Deprem Sigortasını yaptırmayan kişilere karşı mutlaka bir yaptırım uygulanması gerektiğinin altını çizen Uğur, “Ne yazık ki deprem olan yerlerde kamu otoritesinin mağduriyeti gidermeye çalışması, DASK poliçesi yaptıran kişilerin yaptırmayanlardan bir farkının olmaması gibi bir durumun ortaya çıkmasını sağlıyor. Lokal olarak küçük depremlerde bunu sağlayabilecek olan kamu otoritesinin, beklenen büyük İstanbul depreminde yeterliliğinin sınırlı olacağı kanaatindeyim. Bu anlamda bilinçlendirme ve yaptırım konusunda devlete de görev düşüyor” diyor.
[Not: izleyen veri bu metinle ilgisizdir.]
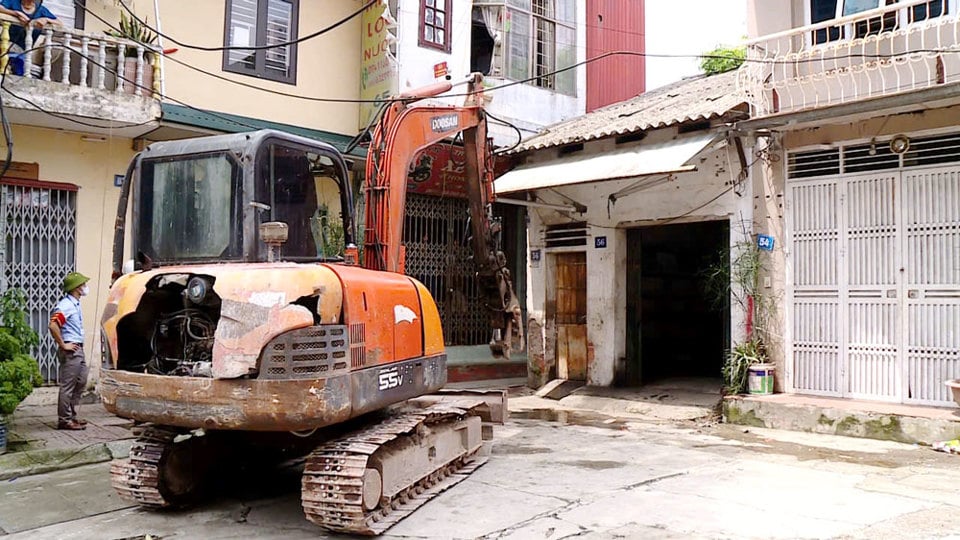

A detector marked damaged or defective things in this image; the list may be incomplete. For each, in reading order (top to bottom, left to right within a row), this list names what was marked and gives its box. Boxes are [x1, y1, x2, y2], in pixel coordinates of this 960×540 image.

cracked concrete ground [1, 410, 960, 540]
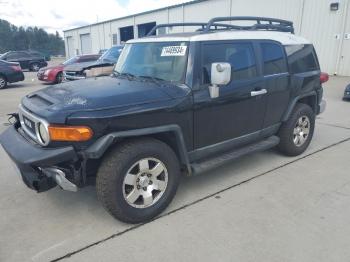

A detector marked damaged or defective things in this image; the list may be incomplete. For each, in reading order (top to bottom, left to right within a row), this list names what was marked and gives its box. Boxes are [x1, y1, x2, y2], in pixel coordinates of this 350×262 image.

damaged front bumper [0, 125, 79, 192]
Deprem Sigortası’nın mutlaka yaptırılması gerek
Kaybedilen değerlerimizi ve varlıklarımızı en hızlı şekilde yerine koyabilmenin yolunun depreme karşı sigorta yaptırmaktan geçtiğini ifade eden Anadolu Sigorta Genel Müdür Yardımcısı Levent Sönmez, asıl ve kalıcı çözümün toplumda genel olarak sigorta bilincinin artması ve eğitim sisteminin de sürece dâhil edilmesi ile sağlanacağı düşüncesinde.
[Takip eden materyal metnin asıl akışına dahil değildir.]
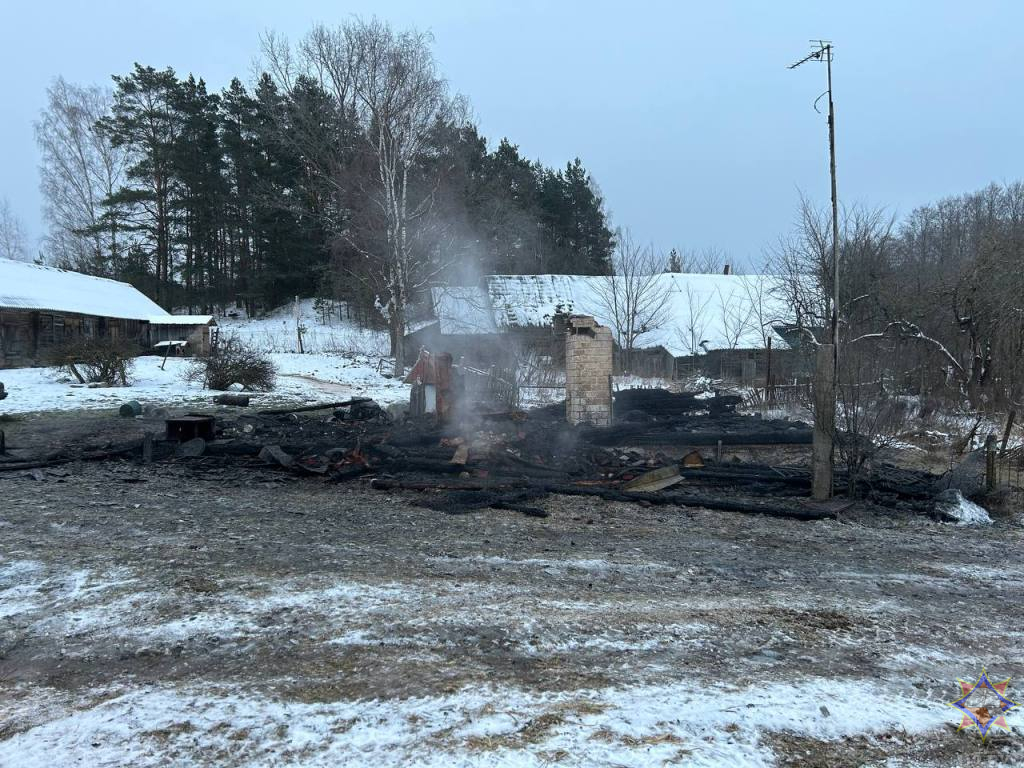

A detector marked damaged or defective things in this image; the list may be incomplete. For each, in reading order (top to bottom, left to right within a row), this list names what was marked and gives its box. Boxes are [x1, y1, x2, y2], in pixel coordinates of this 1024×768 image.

Tüketiciye önemli mesajlar veren Sönmez, “Poliçe limitlerinin üzerindeki bina deprem riskleri ve DASK teminatı kapsamında olmayan, örneğin eşyaların zarar gördüğü durumlar için ise konut sahiplerine en yakın Anadolu Sigorta satış kanalından konut ve kimlik bilgilerini beyan ederek hızlı ve kolay bir şekilde konut sigortalarını da satın almalarını tavsiye ediyoruz” diyor.
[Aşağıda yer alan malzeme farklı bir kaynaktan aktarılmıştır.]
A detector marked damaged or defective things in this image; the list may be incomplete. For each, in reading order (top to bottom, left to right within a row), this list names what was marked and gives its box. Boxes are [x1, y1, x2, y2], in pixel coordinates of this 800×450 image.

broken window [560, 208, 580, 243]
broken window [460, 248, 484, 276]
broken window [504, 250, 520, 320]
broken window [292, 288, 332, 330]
Teşviklere ve yasal düzenlemelere daha çok ihtiyaç var
Yüz ölçümünün yüzde 98’i aktif deprem kuşakları üzerinde yer alan bir ülkede yaşamamıza rağmen sigortalanma oranının düşük olduğunu söyleyen ERGO Türkiye İcra Kurulu Üyesi Yıldırım Türe, bu yüzden şiddetli bir deprem gerçekleştiğinde ağır hasarlarla karşılaşabileceğimizi vurguluyor.
“1999 depreminden sonra DASK zorunlu hale getirilmişti fakat poliçe satın almayan ev sahiplerine yönelik yasal bir yaptırım henüz uygulanmıyor” diyen Türe, “Ancak, DASK’ı olmayan binaların alım-satım, kiralama gibi işlemleri yapılamıyor ve DASK olmadan tapu alınamayacağı için tüketiciler ilk etapta poliçe satın alıyor; gelecek yıllarda ise bu poliçelerini yenilemeyerek, cüzi ücretlerle büyük risklerden korunma fırsatını geri çevirmiş oluyorlar. Bu sebeple, ERGO Türkiye olarak, Türk Sigorta Birligi ile yürütülecek geniş çaplı kampanyalarla DASK’ın toplumun her kesimine anlatılması, farkındalığın artırılması ve DASK’ın yenilenme oranının yükselmesi için teşvik ve yasal bazı düzenlemelere ihtiyaç duyulduğuna inanıyoruz” ifadelerini kullanıyor.